2009年03月10日


世界恐慌(社会)

 世界恐慌といえば1929年にニューヨークのウォール街に端を発した金融恐慌のことを指しているのは今更だろう。歴史的に数多くの教訓を残した第一次世界大戦、その教訓とは戦後処理のまずさが後に第二次世界大戦を引き起こすきっかけとなったことによるのだが、世界恐慌もそんな教訓でありきっかけの一つとなっている。
 ヨーロッパを中心に巻き起こった第一次世界大戦が終結して、躍進したのがアメリカだった。それも経済的な躍進だがもちろんそれ自体はいいことだ。重工業や自動車産業の繁栄と輸出の増加でアメリカは儲けに儲けまくった。重ねていうがそれは悪いことではない。そして拡大する一方の経済を支えたのは当然、大規模な投資である。輸出大国アメリカへの投資熱はすさまじいものだったが、たった一つの問題は投資が度を越して投機になっていたこと、それだけだったろう。

 ところで投資と投機の違いは分かるだろうか。投資とは社会に対して出資することで、金を持つ者がそれを公共に還元することだ。一方で投機というのは株や商品の値段の変動を予測して、差額で儲けるためにそれを買う行為のことである。つまり「金儲けを目的としない」のが投資なのだが、残念ながら日本の辞書を引いても投資の正しい意味は書かれていない。
 金儲けを目的としない投資にはノーブリス・オブリージェ(高貴な義務感)が必要で、これが西洋であればその源泉は古代ローマやキリスト教に端を発する。これをヨーロッパ人は理解していたが、移民とモルモンの国アメリカが知らなくても無理はなかったろう。経済発展するアメリカでは投資の形式だけを真似た投機が横行することになるがその結果は道徳心ではなく、行動の違いになって現れた。

 例えば経済が困窮した場合、投資家はそれを助けるべく金をつぎ込むが投機をしている人は金を引き上げる。一方で儲かりそうな気配が見えれば投機は際限なく増える。ギャンブルは儲からなければ意味がない。
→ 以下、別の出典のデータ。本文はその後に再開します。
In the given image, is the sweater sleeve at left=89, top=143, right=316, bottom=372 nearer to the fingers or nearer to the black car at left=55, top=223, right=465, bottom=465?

 つまり投機熱が拡大すればするほど、経済は大幅な変動が起こりやすくなって好景気をあおり不景気に弱くなる。ようするにバブル経済が起こりやすくなる。第一次世界大戦後、誰もが株に夢中になっていたアメリカではジョセフ・パトリック・“ジョー”・ケネディが靴磨きの少年に株をすすめられて背筋が寒くなったという。
 ちなみに当時のアメリカ経済、農業は過剰生産で重工業も輸出はしても輸入できる国がないという不振が続いていたのだが、投機はばんばん行われて金があふれ株価は上がる一方だった。株価が上がって儲けた金は更に投機に使われたから、モノを作ってモノが売れないのに金だけは増えていくという状態が生まれる。もちろん反動が来て株価が急に下がったり急に上がったりするようになる。この状況こそ靴磨きの少年には株で儲けるチャンスに見えたし、ケネディには崩壊の予兆に見えた。

 そして有名なブラックサーズデー、1929年10月24日を境に一気に下落した株価はもはや復活することができず大量の株券は紙くずと化したのだ。この状況で投機家にできたことは二つ、紙くずを手放すことで更に資金を引き上げて経済にトドメを刺すか、紙くずを手に天井からぶら下がることで人生にトドメを刺すかである。

 ところで日本という国でもデイトレードとか何たら転がしという言葉が使われているが、人間とは歴史を書き残すことはしても歴史に学ぼうとはしない不思議な一面がある。